In her title story, “You Know When the Men are Gone,” the sudden post-deployment loneliness of food shopping for one becomes a psychological battleground for First Calvary Division wife, Meg Brady.
She walked the meat aisle, passing her husband’s favorites: baby back ribs, pork chops, bacon-wrapped filet mignons. She reached out, touching the cold, bloody meat through the plastic. The raw flesh both horrified and mesmerized, and she wondered if a human being would look the same… she would not think such things after Jeremy was home.”
While nothing is the same when the men are gone, deployment is the one thing that everyone has in common. When one officer is ordered to stay home, in the story “Remission,” his wife experiences a bittersweet sense of relief:
There was something unseemly about John being home when all the other husbands were not. Not that anyone was overtly jealous of the Roddys, for crying out loud, Ellen had cancer. And yet John being home made her different from everyone else in a way that even the cancer did not.
It is through Ellen’s experience among her domestic ranks that we come to understand the plight of John on the periphery of his.
More than half of the stories are told from the perspective of the wives, but three of the eight are told from the point of view of the enlisted men. (Fallon’s collection is not about female enlistees.) In “The Last Stand,” Kit Murphy arrives home wounded to discover that his wife has filed for divorce during his absence. Upon reflection, he begins to comprehend her desire for a different life:
He leaned into the wet sink and tried to take the pressure off his injured foot. He stared at his wife.
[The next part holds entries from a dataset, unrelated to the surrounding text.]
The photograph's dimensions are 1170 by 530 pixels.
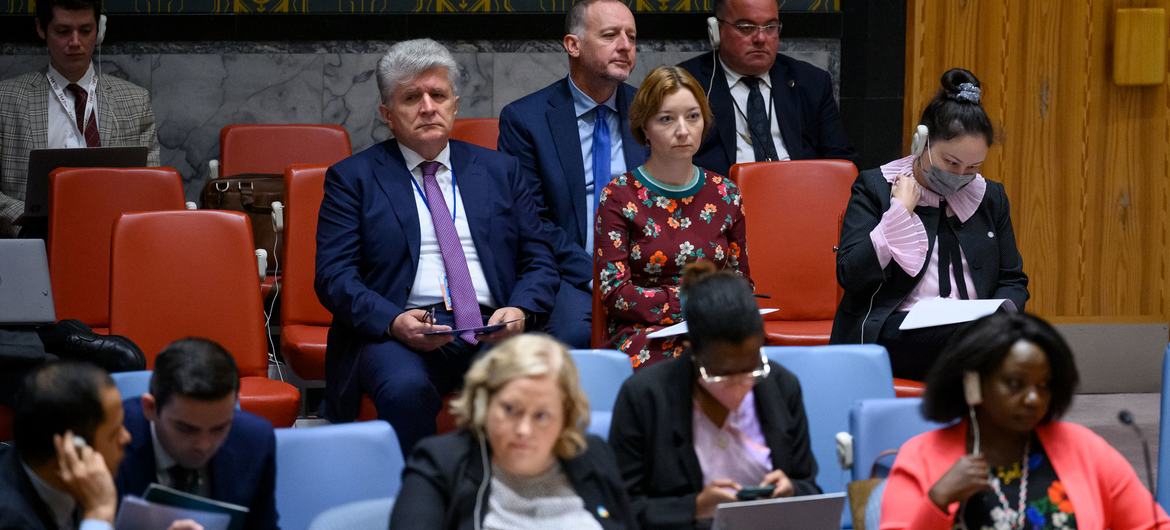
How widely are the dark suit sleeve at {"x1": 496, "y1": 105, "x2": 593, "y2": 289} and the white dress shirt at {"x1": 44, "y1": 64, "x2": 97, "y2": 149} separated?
1.83 metres

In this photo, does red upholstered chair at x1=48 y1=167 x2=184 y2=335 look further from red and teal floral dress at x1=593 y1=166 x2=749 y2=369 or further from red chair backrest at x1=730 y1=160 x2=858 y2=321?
red chair backrest at x1=730 y1=160 x2=858 y2=321

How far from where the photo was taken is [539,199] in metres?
4.46

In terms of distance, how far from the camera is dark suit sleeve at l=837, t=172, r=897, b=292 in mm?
3871

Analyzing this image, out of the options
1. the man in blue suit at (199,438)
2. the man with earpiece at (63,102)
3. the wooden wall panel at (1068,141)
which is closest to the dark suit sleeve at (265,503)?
the man in blue suit at (199,438)

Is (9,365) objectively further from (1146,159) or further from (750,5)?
(1146,159)

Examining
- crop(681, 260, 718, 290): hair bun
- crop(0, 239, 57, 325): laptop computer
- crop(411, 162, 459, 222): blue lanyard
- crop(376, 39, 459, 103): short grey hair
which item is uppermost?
crop(376, 39, 459, 103): short grey hair

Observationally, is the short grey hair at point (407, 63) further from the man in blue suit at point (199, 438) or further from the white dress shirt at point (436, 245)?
the man in blue suit at point (199, 438)

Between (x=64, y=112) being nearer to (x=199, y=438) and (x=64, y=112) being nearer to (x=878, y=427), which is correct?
(x=199, y=438)

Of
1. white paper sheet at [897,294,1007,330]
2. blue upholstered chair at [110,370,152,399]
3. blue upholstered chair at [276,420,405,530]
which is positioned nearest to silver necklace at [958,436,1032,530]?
blue upholstered chair at [276,420,405,530]

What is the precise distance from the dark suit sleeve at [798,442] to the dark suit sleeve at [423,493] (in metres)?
0.69

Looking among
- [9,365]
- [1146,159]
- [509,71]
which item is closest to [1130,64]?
[1146,159]

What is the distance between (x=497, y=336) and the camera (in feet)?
12.5

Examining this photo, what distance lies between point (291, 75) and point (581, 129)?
1.86m

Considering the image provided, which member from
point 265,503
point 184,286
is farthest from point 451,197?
point 265,503
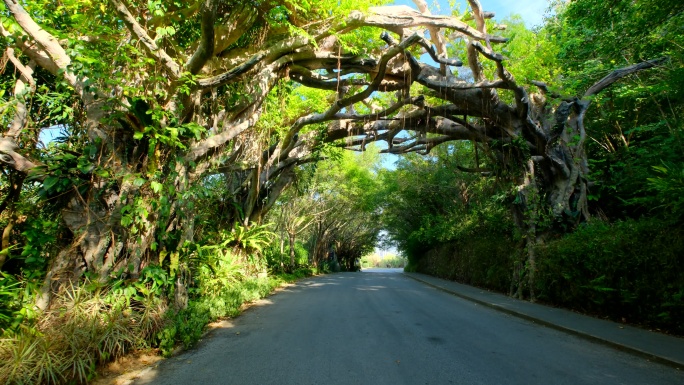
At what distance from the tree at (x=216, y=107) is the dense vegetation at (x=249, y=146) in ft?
0.16

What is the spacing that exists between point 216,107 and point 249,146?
2349 millimetres

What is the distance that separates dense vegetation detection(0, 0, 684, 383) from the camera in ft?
18.7

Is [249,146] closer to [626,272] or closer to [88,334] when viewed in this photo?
[88,334]

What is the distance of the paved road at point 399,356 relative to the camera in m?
4.61

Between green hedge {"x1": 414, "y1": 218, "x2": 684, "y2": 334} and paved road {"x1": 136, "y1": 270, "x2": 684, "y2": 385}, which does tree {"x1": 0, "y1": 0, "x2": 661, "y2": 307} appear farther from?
paved road {"x1": 136, "y1": 270, "x2": 684, "y2": 385}

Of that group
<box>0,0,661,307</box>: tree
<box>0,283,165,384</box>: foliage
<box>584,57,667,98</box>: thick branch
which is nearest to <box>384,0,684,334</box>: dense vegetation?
<box>584,57,667,98</box>: thick branch

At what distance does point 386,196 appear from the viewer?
99.7 ft

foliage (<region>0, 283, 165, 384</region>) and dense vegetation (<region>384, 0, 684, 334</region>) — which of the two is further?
dense vegetation (<region>384, 0, 684, 334</region>)

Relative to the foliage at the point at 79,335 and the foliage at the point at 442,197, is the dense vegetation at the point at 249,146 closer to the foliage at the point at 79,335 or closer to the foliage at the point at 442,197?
the foliage at the point at 79,335

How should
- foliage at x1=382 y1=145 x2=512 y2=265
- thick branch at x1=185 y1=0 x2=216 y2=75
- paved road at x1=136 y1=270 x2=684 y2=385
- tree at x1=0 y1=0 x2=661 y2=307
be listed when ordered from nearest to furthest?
paved road at x1=136 y1=270 x2=684 y2=385, tree at x1=0 y1=0 x2=661 y2=307, thick branch at x1=185 y1=0 x2=216 y2=75, foliage at x1=382 y1=145 x2=512 y2=265

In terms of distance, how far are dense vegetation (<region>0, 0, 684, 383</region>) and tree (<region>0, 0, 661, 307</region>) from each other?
5cm

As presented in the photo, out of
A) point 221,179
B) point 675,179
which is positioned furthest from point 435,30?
point 221,179

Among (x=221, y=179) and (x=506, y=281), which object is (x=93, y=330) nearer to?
(x=221, y=179)

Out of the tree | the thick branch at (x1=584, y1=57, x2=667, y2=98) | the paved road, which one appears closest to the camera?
the paved road
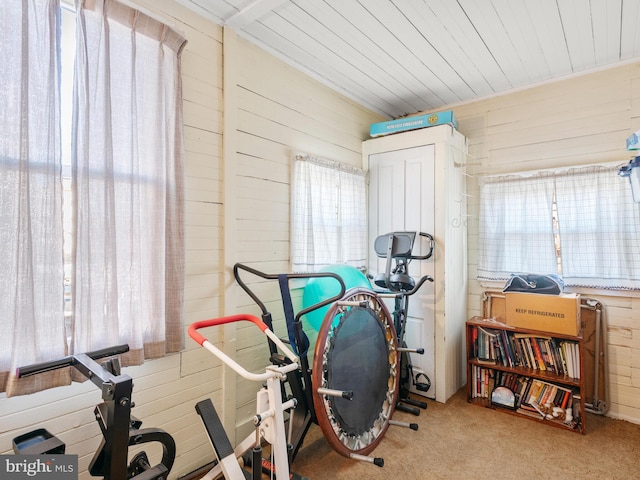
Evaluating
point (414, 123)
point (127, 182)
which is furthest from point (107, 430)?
point (414, 123)

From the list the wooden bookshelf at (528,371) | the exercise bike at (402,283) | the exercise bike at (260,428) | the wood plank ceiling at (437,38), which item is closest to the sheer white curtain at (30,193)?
the exercise bike at (260,428)

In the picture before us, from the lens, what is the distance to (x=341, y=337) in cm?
214

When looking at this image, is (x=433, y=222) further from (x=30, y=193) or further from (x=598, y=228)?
(x=30, y=193)

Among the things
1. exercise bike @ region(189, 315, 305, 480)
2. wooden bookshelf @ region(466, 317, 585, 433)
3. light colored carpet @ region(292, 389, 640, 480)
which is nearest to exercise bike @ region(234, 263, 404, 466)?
light colored carpet @ region(292, 389, 640, 480)

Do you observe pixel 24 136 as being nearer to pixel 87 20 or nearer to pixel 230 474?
pixel 87 20

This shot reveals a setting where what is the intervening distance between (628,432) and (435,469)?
1557 mm

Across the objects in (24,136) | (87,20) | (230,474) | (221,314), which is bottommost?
(230,474)

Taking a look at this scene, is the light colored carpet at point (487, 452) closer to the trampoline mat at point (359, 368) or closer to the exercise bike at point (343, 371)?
the exercise bike at point (343, 371)

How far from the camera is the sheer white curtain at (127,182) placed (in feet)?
4.99

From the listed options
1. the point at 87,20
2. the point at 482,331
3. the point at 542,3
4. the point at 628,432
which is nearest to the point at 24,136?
the point at 87,20

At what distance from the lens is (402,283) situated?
2.83m

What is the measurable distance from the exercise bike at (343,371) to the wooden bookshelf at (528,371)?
93 cm

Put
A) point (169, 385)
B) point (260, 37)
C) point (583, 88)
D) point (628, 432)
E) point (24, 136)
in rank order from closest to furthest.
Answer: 1. point (24, 136)
2. point (169, 385)
3. point (260, 37)
4. point (628, 432)
5. point (583, 88)

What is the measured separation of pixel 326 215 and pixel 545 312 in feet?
6.01
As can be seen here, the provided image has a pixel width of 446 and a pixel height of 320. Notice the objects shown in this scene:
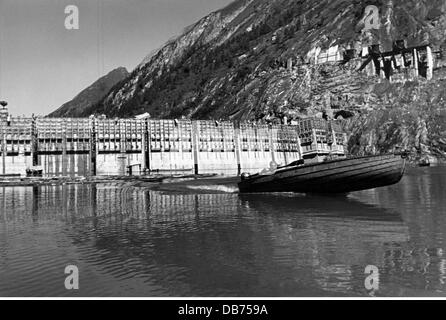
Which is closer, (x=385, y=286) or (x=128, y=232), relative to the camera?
(x=385, y=286)

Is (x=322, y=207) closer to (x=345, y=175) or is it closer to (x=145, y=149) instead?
(x=345, y=175)

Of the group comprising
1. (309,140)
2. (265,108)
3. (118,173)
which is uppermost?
(265,108)

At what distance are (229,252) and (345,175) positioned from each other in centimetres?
2405

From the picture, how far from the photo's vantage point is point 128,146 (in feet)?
331

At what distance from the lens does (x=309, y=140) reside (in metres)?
140

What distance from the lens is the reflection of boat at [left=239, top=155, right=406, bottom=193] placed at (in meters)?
37.4

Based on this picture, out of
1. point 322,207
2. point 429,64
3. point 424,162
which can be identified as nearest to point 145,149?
point 322,207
For thirteen months he had dreamed of their home together, the meals she had waiting for him, the hot running water, the refrigerator always full…He had forgotten that Helena hated the apartment on Timmier Avenue, how she had to use a pair of pliers to get the dishwasher to work, how the shower leaked water from one end of the bathroom to the other, how she tried to get a dog-walking business going and failed.
In “Leave,” Chief Warrant Officer Nick Cash, a master at uncovering the truth during interrogations in Bagdad, suspects that his wife is having an affair. Unbeknownst to his family and in lieu of spending the brief furlough visiting his young daughter, he stages a reconnaissance in the basement of his home.
Nick understood the slippery nature of his task. Sources lied. Eyewitnesses missed crucial facts. Even the intel experts stateside regularly screwed up. So when his buddy offered to check on Trish more often, he told him no…The only thing to do was to find out for himself…
Although these stories are linked through character and place, the theme of unrelenting separation is what most unifies the collection. Deployment, re-assignment, divorce, re-deployment, and potentially, death–all threaten the foundation of familial relationships and loom larger than the war itself.
Jodi Paloni is crafting a collection of linked stories while pursuing her MFA in Writing at Vermont College of Fine Arts. She blogs at Rigmarole.